▸ Provided passage
§ §

Historically, Ralston sets that number at around 70,000 votes.
Vote totals in Nevada have typically correlated very close to party registration in the state. Nevada Democrats hold about a 4% advantage in statewide registration over the GOP. Turning out their registered voters in even numbers means the GOP loses unless independent voters break heavily in favor of the GOP.
Ralston’s tracking of returned ballots by party registration over the last few days has shown the Democrats lagging slightly behind their 2016 performance. Pres. Trump lost Nevada by 27,000 votes in 2016 — Clinton’s firewall of 70,000 votes in Clark County from early voting and absentee ballots before election day was able to withstand the GOP’s typical election day in-person voting advantage and the final balloting from the rural counties.
This year is different from 2016 primarily due to the fact that so many more voters have cast ballots by mail. More than 1 million votes are already in out of a total electorate of 1.7 million registered voters. By party affiliation, Democrats have a statewide “firewall” of banked votes totaling 80,000. With new registration and higher than normal turnout, Ralston estimates that approximately 200,000 more votes will be cast than in 2016, so the firewall needs to be bigger than 2016 simply because more total votes will come in. So what was seen as a safe number at 70,000 in 2016, probably needs to be 80,000 in 2020 for Democrats to be comfortable with their lead going into Tuesday when the GOP vote totals will be higher. According to Ralston’s numbers, they reached that “safe zone” yesterday.

§ §

▸ Material provided

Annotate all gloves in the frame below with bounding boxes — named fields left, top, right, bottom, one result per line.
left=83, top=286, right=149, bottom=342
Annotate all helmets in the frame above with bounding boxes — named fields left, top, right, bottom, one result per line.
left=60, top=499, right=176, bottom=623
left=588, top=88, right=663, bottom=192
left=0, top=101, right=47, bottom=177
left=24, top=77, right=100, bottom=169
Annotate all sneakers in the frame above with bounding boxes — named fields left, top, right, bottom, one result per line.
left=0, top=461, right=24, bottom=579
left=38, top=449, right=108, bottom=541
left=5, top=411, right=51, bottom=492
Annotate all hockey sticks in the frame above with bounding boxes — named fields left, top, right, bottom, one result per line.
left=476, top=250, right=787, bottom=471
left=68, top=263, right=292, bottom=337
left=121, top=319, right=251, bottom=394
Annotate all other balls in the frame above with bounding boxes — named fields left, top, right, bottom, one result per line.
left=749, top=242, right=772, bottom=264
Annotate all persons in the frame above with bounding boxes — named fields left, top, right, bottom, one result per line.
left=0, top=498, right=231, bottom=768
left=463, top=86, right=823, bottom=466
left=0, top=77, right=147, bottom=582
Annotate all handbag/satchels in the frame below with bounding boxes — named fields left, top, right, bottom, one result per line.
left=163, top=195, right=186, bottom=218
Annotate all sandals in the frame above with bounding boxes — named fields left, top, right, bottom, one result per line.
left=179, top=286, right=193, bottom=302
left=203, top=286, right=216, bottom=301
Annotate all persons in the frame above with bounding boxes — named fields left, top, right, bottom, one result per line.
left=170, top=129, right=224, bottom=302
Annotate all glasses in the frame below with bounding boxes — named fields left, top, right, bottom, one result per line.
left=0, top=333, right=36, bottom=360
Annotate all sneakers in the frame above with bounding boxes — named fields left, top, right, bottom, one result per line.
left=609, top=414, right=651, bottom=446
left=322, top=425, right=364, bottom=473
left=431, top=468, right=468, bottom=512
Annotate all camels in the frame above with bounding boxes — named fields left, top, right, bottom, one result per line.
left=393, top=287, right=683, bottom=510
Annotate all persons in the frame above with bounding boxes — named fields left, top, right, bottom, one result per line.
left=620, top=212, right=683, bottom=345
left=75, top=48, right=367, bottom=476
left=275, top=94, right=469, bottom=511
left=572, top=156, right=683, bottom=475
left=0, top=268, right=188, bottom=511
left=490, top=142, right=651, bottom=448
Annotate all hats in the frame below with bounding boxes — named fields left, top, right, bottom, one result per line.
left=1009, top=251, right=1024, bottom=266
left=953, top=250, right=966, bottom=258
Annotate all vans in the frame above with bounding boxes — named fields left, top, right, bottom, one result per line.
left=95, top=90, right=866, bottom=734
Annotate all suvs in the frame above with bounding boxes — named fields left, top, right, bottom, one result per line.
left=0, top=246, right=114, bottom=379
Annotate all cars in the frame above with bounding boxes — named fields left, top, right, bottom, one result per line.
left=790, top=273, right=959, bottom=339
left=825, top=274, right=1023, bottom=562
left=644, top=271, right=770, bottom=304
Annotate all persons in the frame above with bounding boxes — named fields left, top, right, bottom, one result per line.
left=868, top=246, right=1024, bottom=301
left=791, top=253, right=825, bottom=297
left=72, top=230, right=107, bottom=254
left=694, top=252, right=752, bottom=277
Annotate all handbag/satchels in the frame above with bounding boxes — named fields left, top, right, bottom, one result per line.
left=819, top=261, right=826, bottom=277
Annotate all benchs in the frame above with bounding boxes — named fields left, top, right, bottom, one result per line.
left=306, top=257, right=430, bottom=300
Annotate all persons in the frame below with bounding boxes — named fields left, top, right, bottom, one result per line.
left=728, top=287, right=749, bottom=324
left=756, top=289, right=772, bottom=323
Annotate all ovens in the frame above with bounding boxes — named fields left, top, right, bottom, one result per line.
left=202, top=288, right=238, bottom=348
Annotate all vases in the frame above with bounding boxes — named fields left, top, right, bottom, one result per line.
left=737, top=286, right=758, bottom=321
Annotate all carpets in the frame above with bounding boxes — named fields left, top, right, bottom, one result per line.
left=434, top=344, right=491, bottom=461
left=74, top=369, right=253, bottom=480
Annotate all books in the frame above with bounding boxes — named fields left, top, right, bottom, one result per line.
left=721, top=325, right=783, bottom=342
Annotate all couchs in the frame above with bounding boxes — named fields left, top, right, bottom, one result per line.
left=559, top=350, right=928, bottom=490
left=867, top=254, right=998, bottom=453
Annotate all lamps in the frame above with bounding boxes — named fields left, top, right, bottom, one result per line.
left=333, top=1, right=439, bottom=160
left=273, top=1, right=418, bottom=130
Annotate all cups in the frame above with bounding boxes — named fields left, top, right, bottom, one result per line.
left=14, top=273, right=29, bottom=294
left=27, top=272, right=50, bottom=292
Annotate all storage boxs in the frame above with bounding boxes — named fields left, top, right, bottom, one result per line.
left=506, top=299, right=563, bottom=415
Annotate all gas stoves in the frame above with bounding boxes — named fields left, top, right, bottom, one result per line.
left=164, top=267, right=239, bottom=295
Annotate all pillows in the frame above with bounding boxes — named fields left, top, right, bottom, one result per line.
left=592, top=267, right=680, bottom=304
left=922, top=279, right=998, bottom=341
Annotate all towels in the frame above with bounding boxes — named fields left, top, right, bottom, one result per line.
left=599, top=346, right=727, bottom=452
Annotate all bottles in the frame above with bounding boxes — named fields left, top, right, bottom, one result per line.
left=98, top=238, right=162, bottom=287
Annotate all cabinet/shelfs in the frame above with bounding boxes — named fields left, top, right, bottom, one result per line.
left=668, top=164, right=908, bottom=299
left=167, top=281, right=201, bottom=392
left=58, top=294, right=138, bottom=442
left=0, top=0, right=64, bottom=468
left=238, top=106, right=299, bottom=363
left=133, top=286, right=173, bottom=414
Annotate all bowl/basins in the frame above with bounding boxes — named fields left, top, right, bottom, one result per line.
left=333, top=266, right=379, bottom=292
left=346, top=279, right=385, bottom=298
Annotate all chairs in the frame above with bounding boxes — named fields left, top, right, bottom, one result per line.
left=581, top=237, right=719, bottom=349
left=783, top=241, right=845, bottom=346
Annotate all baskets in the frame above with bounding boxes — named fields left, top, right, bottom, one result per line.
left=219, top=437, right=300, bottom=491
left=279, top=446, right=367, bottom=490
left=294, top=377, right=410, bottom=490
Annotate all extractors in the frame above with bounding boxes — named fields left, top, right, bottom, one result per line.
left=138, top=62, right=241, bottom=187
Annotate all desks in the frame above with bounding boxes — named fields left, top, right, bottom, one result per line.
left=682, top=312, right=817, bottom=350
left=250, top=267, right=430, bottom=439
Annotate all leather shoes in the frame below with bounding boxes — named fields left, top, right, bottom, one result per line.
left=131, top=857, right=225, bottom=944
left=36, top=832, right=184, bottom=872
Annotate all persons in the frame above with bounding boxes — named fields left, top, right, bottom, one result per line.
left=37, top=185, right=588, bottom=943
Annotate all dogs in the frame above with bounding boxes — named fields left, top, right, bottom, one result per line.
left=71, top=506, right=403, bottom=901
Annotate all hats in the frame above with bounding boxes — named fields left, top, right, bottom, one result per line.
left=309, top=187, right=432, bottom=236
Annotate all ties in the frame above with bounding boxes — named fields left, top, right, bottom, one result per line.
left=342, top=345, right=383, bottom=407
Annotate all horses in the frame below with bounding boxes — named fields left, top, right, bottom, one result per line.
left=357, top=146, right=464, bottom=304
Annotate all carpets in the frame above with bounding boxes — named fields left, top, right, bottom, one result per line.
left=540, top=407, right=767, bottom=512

§ §

▸ What the exercise asks
Please state, based on the Nevada early-voting passage, by how many votes President Trump lost Nevada in 2016.

▸ Result for this exercise
27,000 votes.